La chaîne n’étant pas diffusée sur la TNT, ce comité n’était pas une obligation. Cependant, nous avons eu un accord avec le CSA pour montrer nos bonnes intentions. Trois membres de ce comité furent choisis : Hélène Carrère d’Encausse, que je n’ai pas eu la chance de rencontrer, Jacques Sapir et Thierry Mariani. En 2015, nous étions censés lancer la chaîne mais, pour des raisons de change du rouble, nous avons retardé le lancement pour ne pas prendre le risque de ne pas pouvoir honorer nos engagements. Cela a pris plusieurs années et on a finalement décidé de lancer la chaîne cette année.
Pourquoi Hélène Carrère d’Encausse a-t-elle démissionné ?
J’ai compris sa décision car cela a été beaucoup de pression avant même le lancement.  Durant l’élection française, il y a eu un tel intérêt pour RT qu’il fallait expliquer pourquoi on faisait partie de ce comité, on disait que RT était la propagande du Kremlin. Nous ferons venir un autre membre.
Les idées de Marine Le Pen sont-elles proches de la ligne éditoriale de RT ?
Absolument pas. Nous avons donné les différents points de vue durant l’élection et c’est vrai que nous avions accès à Marine Le Pen. Mais nous n’avons pas à soutenir une candidate.

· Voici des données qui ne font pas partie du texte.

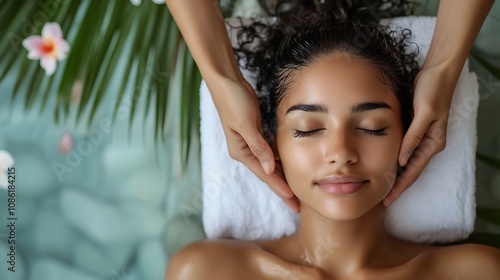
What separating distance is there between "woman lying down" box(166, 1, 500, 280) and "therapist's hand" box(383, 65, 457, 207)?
0.03 metres

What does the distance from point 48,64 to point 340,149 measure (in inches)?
34.8

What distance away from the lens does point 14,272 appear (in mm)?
1528

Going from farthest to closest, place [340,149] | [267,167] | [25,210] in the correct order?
1. [25,210]
2. [267,167]
3. [340,149]

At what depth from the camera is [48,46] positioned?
5.30ft

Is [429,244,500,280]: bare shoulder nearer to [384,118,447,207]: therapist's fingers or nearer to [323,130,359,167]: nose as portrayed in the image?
[384,118,447,207]: therapist's fingers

Mais vous ne rejetez pas Marine Le Pen ?
Si vous faites cela, vous risquez de connaître la même situation qu’aux États-Unis où les médias ont rejeté la partie de l’électorat qui votait Trump. C’est très important de couvrir les différentes opinions dans leur diversité.
Le budget de lancement sera bien de 20 millions d’euros ?

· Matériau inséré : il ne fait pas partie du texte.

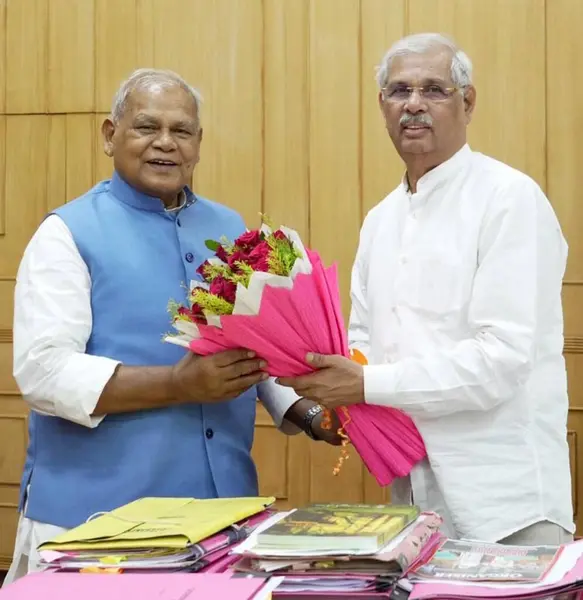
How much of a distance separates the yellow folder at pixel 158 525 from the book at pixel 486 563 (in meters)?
0.32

Plus ou moins. Cela dépend des taux de change. Ce sera sans doute moins ensuite car on investit beaucoup pour le lancement. On aura sans doute une idée plus précise à la fin de l’année.
Prévoyez-vous une campagne de pub ?
Je n’aime pas les campagnes de lancement car je pense qu’on peut toucher plus de monde en faisant un bon travail. Nous aurons des dépenses probablement l’année prochaine. Sur le social media, l’histoire amusante c’est que si vous investissez sur votre compte Twitter, on va vous accuser d’influencer l’élection ou de saper la démocratie. On l’a vu aux États-Unis où RT a dépensé des milliers de dollars sur Twitter et cela a été l’exacte confirmation que la chaîne avait influencé l’élection.

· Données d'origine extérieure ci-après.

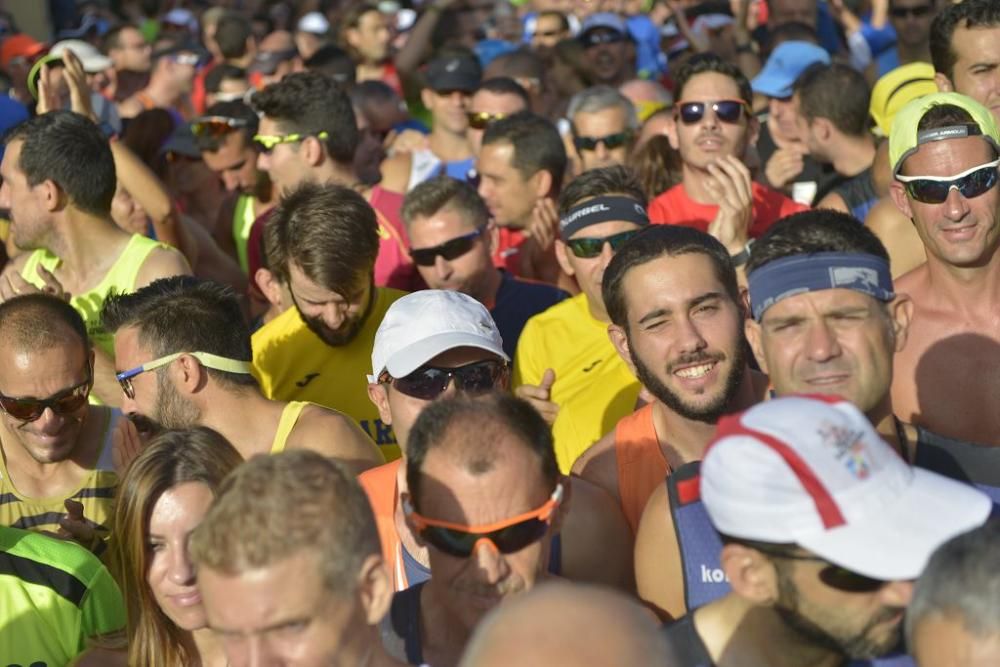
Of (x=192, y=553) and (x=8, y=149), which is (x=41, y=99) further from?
(x=192, y=553)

« Des pressions auprès des opérateurs »

Combien de recettes publicitaires vous attendez ?
Avec le temps, et l’audience que nous gagnerons, nous deviendrons attractifs aux yeux des annonceurs. Ca se passe bien avec RT UK et RT America. J’espère que ce sera une autre source de revenus pour nous. Mais ce sera peut-être 15% du CA et nous sommes heureux de ne pas dépendre des revenus publicitaires pour faire notre boulot. On n’a pas par exemple à générer plus de trafic pour des perspectives financières. Comme pouvez-vous garder alors votre liberté éditoriale ?
Vous voulez des marques internationales ou tournées vers la Russie ?
On se méprend sur ce qu’est RT en raison de l’image crée par les médias français. RT n’est pas une chaîne russe tournée vers la Russie. Non, RT France est une chaîne francophone opérée en France avec des journalistes français. Quiconque veut cibler cette audience spécifique est le bienvenu. Nous avons de l’influence dans le monde et cela peut intéresser les marques internationales.
Quelle sera votre distribution ?
Nous ciblons les plateformes de distribution en OTT. Nous ferons aussi partie des bouquets du câble et nous pourrons être reçu par satellite pour couvrir l’Europe, l’Afrique du Nord.. Nous parlons avec Orange et Numericable Nous avons des accords préliminaires qui ne sont pas encore finalisés car la chaîne n’est pas lancée. Les opérateurs attendent pour voir le contenu. Ils subissent des pressions pour inclure ou non RT. C’est l’une des conséquence de la campagne contre nous.